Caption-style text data
━━━━━━━━━━

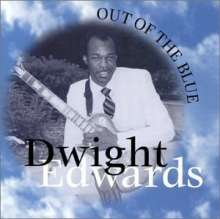 Dwight Edwards: Out Of The Blue, CD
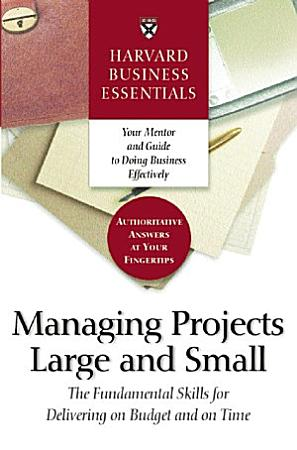 Harvard Business Essentials Managing Projects Large and Small PDF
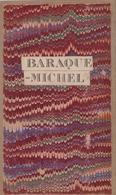 BARAQUE MICHEL & Ancienne  Frontière Avec La Prusse Vers 1900 - Geographical Maps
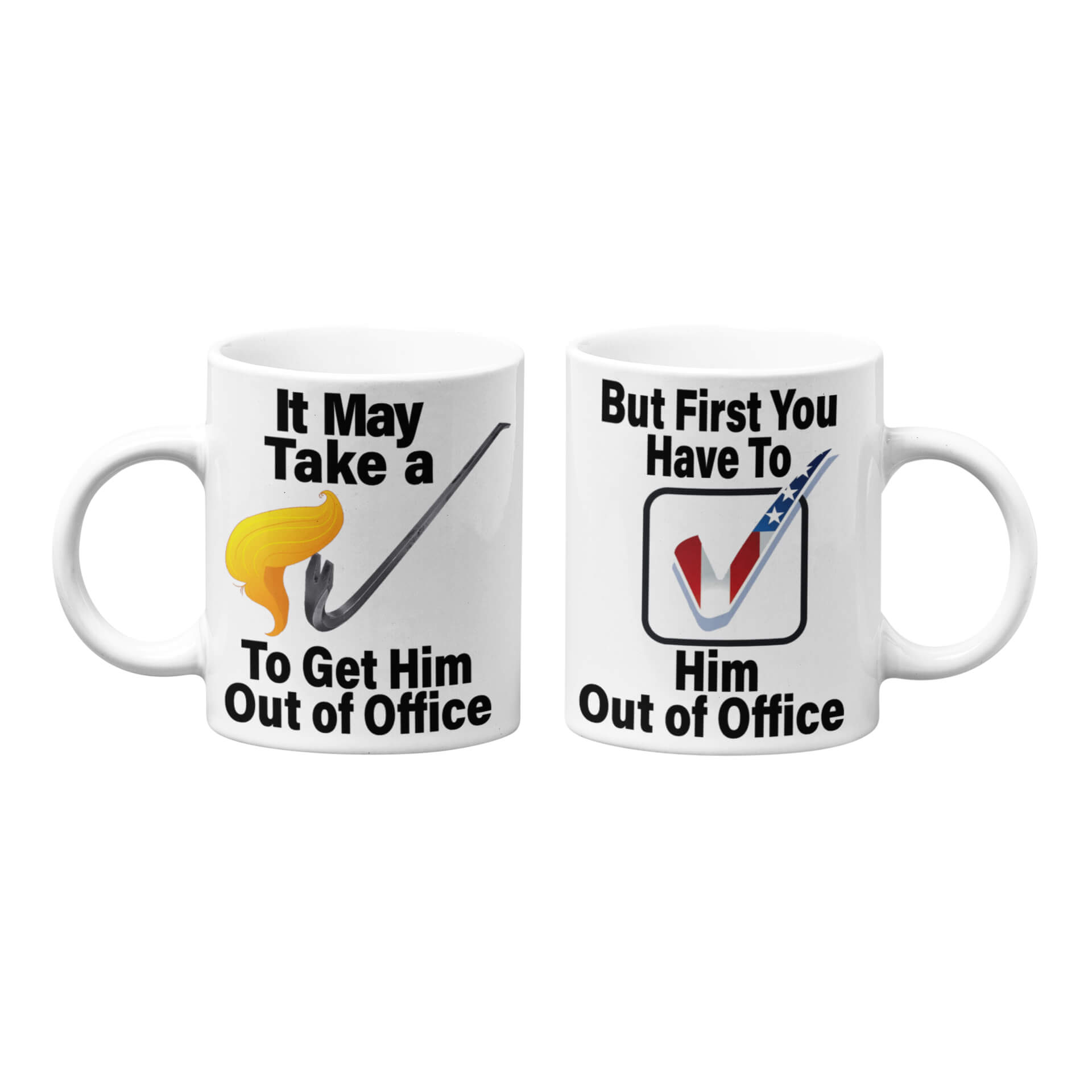 It May Take A Crowbar To Get Him Out Of Office Mug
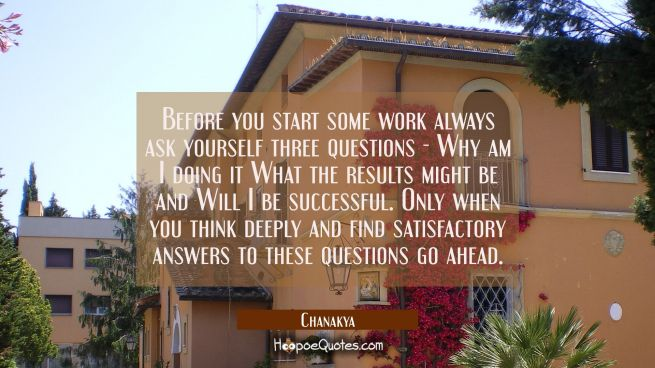 Before you start some work always ask yourself three questions - Why am I doing it What the results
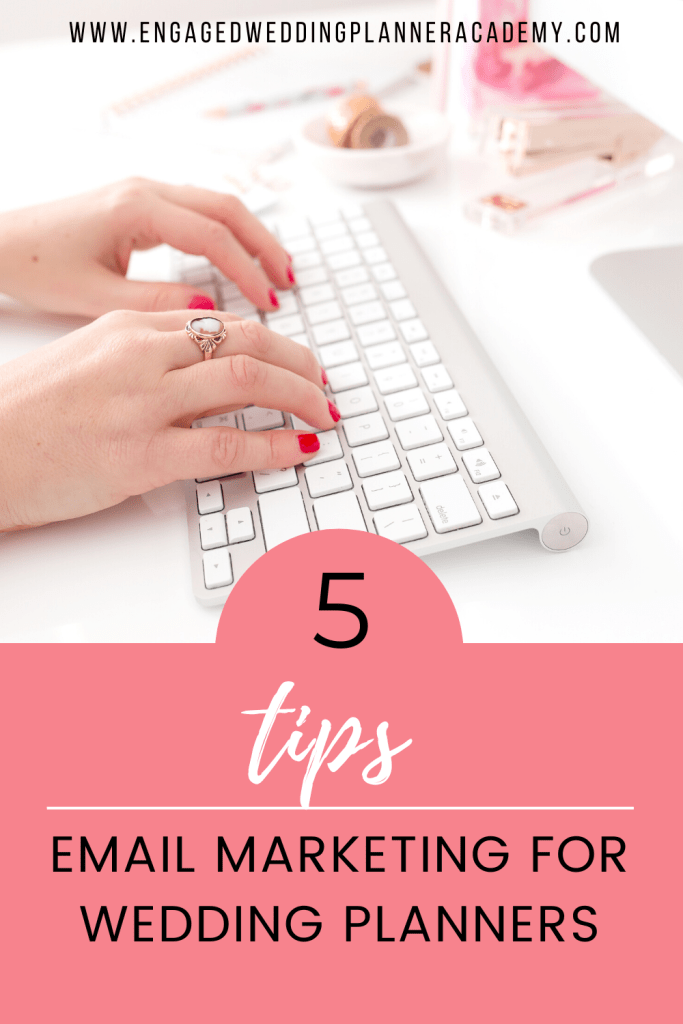 Here are the 5 essential parts to email marketing that all wedding planners should know about if they want to grow their business quickly. | email marketing ideas, event planner follow up email, event planning email template, how to email wedding clients, Wedding Planner Emails, Wedding Planner Emails templates, wedding planner welcome email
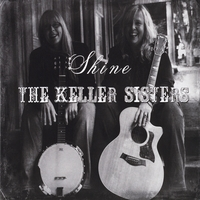 The Keller Sisters | Shine
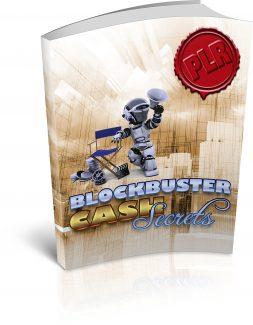 Blockbuster Cash Secrets PLR Ebook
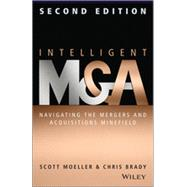 Intelligent M & A Navigating the Mergers and Acquisitions Minefield by Moeller, Scott; Brady, Chris, 9781118764237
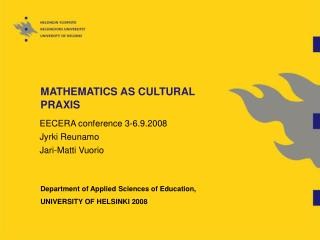 MATHEMATICS AS CULTURAL PRAXIS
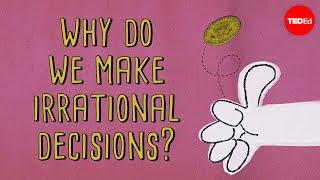 The psychology behind irrational decisions – Sara Garofalo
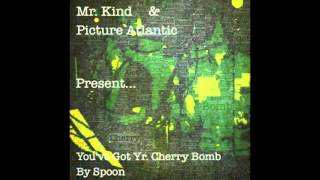 """You've Got Yr. Cherry Bomb"" - Spoon (Mr. Kind & Picture Atlantic Cover)"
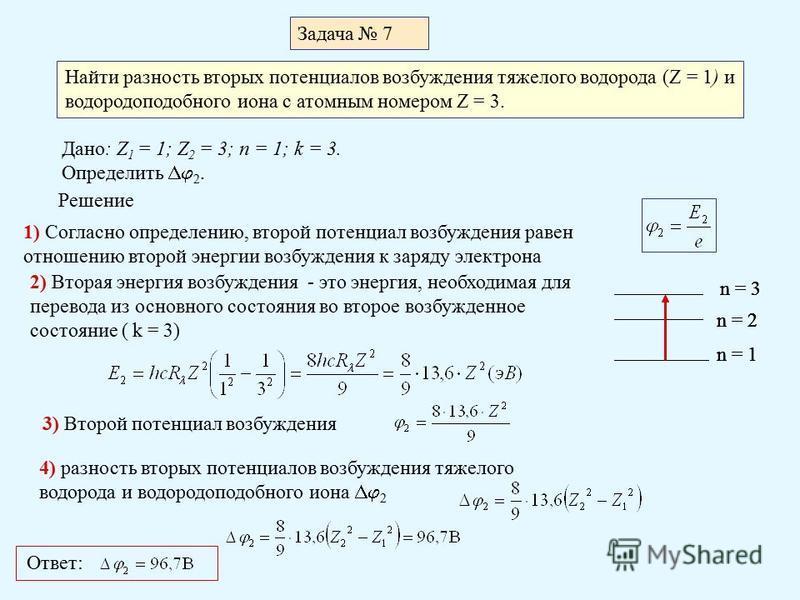 Задача 7 Найти разность вторых потенциалов возбуждения тяжелого водорода (Z = 1) и водородоподобного иона с атомным номером Z = 3. Дано: Z 1 = 1; Z 2 = 3; n = 1; k = 3. Определить 2. Решение 1) Согласно определению, второй потенциал возбуждения равен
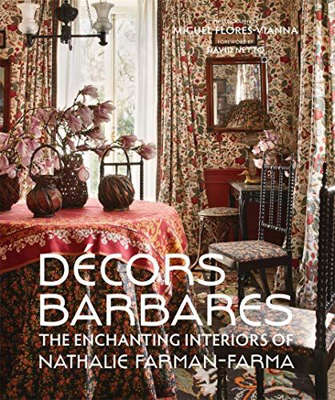 a room filled with furniture and a fire place: Décors Barbares: The Enchanting Interiors of Nathalie Farman-Farma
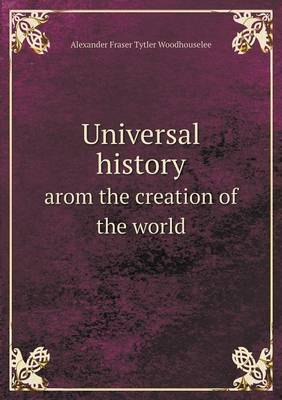 Universal History Arom the Creation of the World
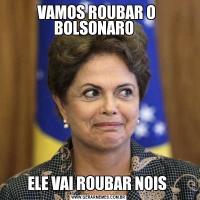 VAMOS ROUBAR O  BOLSONARO   ELE VAI ROUBAR NOIS
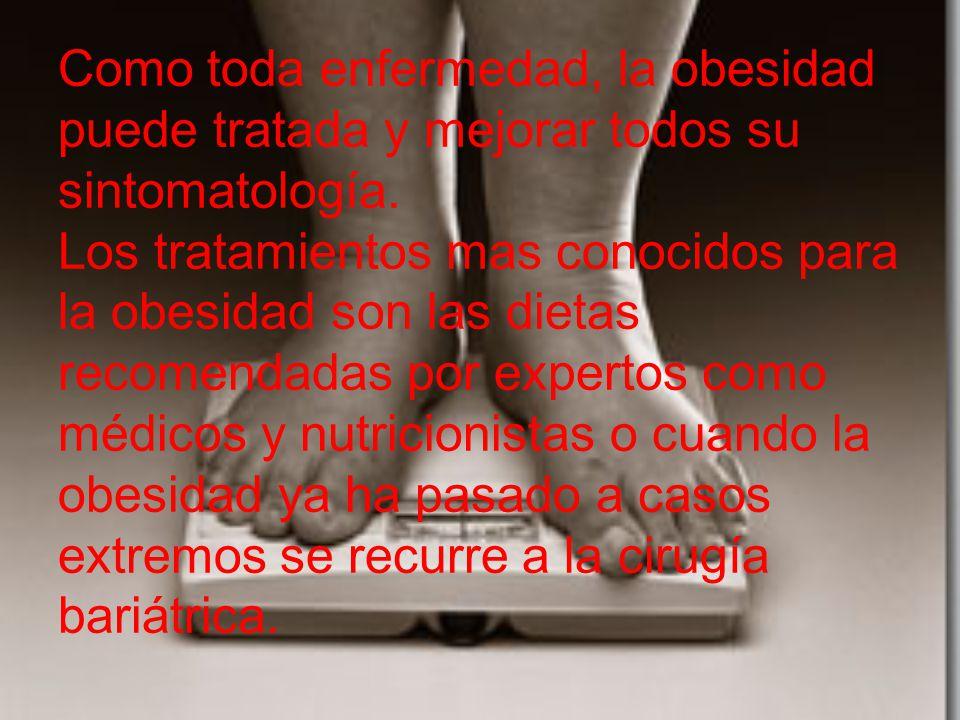 Como toda enfermedad, la obesidad puede tratada y mejorar todos su sintomatología. Los tratamientos mas conocidos para la obesidad son las dietas reco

━━━━━━━━━━

_PROBLEM STATEMENT_. Reproduce, word for word, every line from the start of the records down to and including the line with "It May Take"; skip the pictures.

_ANSWER TO THIS EXERCISE_.
 Dwight Edwards: Out Of The Blue, CD
 Harvard Business Essentials Managing Projects Large and Small PDF
 BARAQUE MICHEL & Ancienne  Frontière Avec La Prusse Vers 1900 - Geographical Maps
 It May Take A Crowbar To Get Him Out Of Office Mug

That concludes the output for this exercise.